Uncovering Enzyme-Specific Post-Translational Modifications: An Overview of Current Methods.

Abstract

Post-translational modifications (PTMs) govern a multitude of protein functions within the cell, surpassing the basic function(s) encoded directly within the amino acid sequence. Despite the historical discovery of PTMs dating back over a century, recent technological advancements have facilitated the rapid expansion of the known PTM landscape. However, the elucidation of enzyme-substrate relationships responsible for PTMs, particularly for those less studied, remains a challenging endeavor.

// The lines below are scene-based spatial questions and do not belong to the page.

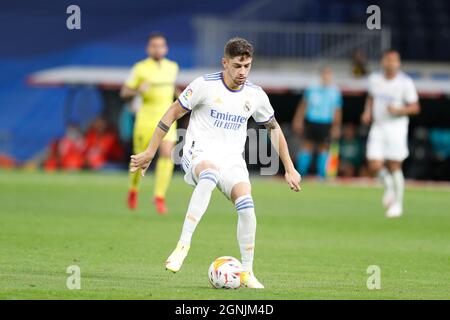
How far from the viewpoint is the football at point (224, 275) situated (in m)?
9.60

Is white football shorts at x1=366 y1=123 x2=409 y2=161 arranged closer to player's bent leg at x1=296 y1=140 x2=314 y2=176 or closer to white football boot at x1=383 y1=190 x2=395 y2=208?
white football boot at x1=383 y1=190 x2=395 y2=208

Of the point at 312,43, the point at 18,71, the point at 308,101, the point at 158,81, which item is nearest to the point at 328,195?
the point at 308,101

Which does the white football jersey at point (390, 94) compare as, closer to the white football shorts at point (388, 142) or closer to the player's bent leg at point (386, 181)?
the white football shorts at point (388, 142)

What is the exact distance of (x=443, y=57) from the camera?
34781 mm

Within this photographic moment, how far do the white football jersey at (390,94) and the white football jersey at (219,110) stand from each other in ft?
30.8

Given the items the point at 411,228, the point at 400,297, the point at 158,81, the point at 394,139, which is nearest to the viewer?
the point at 400,297

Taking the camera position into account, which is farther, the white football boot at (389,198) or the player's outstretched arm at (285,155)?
the white football boot at (389,198)

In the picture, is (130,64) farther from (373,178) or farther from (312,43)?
(373,178)

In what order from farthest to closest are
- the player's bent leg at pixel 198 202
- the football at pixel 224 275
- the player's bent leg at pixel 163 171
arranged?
the player's bent leg at pixel 163 171 < the player's bent leg at pixel 198 202 < the football at pixel 224 275

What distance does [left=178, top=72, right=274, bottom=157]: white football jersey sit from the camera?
10.3 metres

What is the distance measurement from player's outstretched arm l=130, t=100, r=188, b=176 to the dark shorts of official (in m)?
17.8

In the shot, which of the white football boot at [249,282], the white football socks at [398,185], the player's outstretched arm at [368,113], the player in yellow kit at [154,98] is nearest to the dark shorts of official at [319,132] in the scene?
the player's outstretched arm at [368,113]

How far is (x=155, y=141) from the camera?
10242 millimetres

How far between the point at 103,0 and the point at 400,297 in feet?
88.7
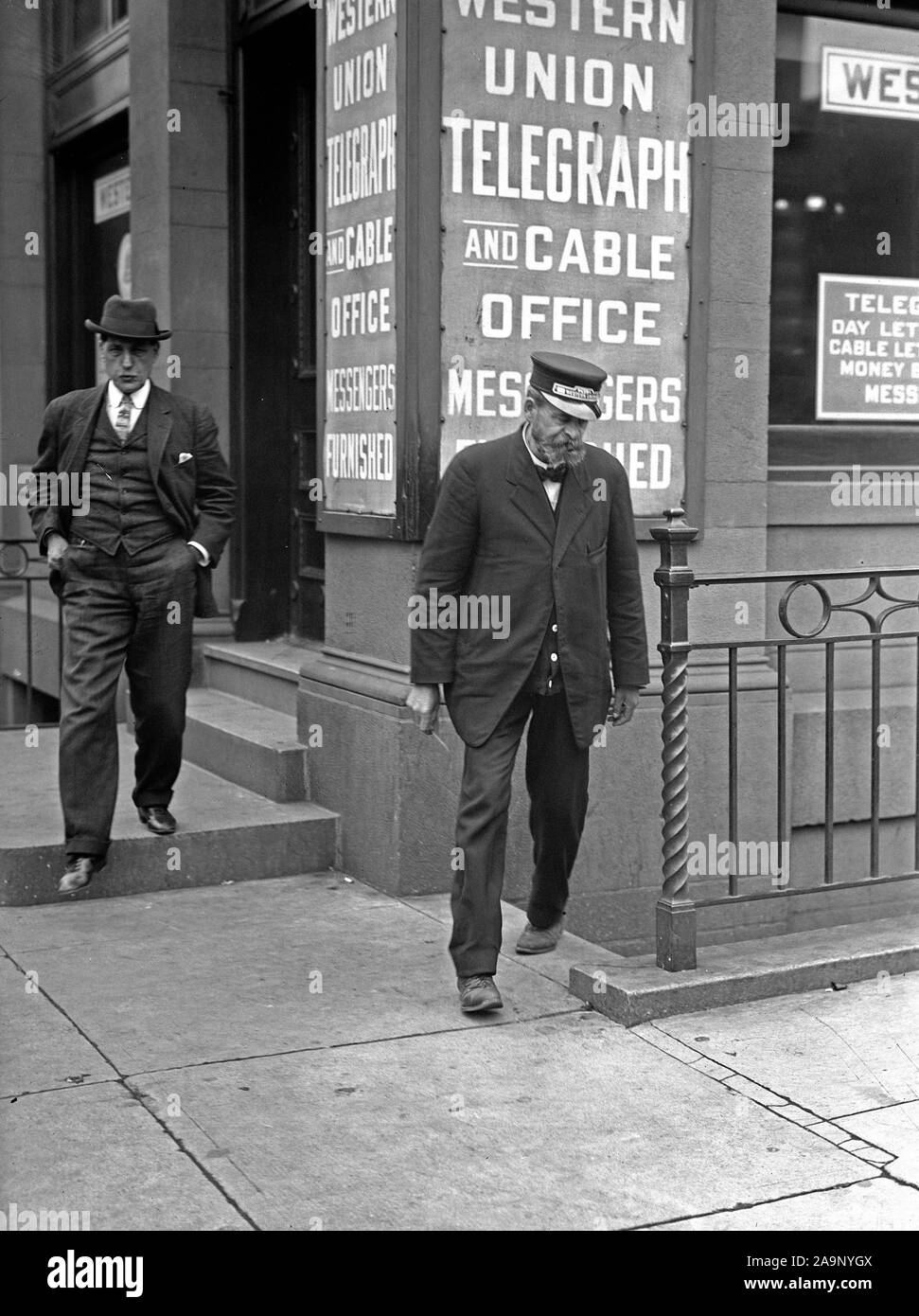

This review provides an extensive overview of methods employed in the discovery of enzyme-specific substrates for PTM catalysis. Beginning with traditional experimental approaches rooted in chemistry, biochemistry and cell biology, this review progresses to recently developed computational strategies tailored for identifying enzyme-substrate interactions. The analysis reflects on the remarkable progress achieved in PTM research to date, underscoring the increasing role of computational and high-throughput techniques in expediting enzyme-substrate discovery. Furthermore, it highlights the potential of artificial intelligence to revolutionize PTM research and emphasizes the importance of unbiased high-throughput analysis in advancing our understanding of PTM networks. Ultimately, the review advocates for the integration of sophisticated computational strategies with experimental techniques to unravel the complex enzyme-substrate networks governing PTM-mediated cellular processes.